Wesfarmers net profit for the year ended June fell 2.9% to A$2.35 billion ($1.64 billion), bettering analyst forecasts of about A$2.2 billion, due to pandemic store closures and restrictions in the first half. Its main earner, the Bunnings hardware chain, raised its profit contribution by 0.9%.
But Australia ended lockdowns in late 2021 and overall profit in the January-to-June half leapt 13% as shoppers rushed back to the companys stores, which also include local versions for Kmart and Target outlets.
Bunnings, an institution in Australian retail, increased sales in the first seven weeks of the financial year that started in July, the company said, without giving more detailed profit guidance.
“The nature of the products in Bunnings, it‘s not all discretionary. There’s a lot of repair and maintenance spend,” said Chief Executive Rob Scott, speaking on a call with journalists.
Wesfarmers had previously reported it was exposed to skyrocketing prices of timber, amid surging global demand, but Scott said the cost of timber and other raw materials like cotton and plastic resin had moderated.
“These decreases in some of the raw materials prices will ultimately start to flow through to consumers over the next six to nine months … but I suspect over the next few months inflation will be a challenge,” he said.
Cost of living pressure also appeared to be benefiting budget department store chain Kmart, which makes about a third of the profit Bunnings generates, as shoppers looked for ways to cut costs.

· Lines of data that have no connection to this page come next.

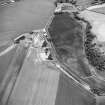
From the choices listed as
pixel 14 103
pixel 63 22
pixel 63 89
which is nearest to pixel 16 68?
pixel 14 103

Shares of Wesfarmers were up 1.7% in morning trading as analysts upgraded forecasts in line with the companys upbeat outlook. The Sydney benchmark was 1% higher.
Wesfarmers “will continue to leverage its scale and sourcing capabilities to manage inflation”, UBS analysts wrote in a research note.
Ord Minnett analysts wrote that it expected investors to up their forecasts for Wesfarmers, although “this may be partly offset by lower Bunnings margins and higher interest costs”.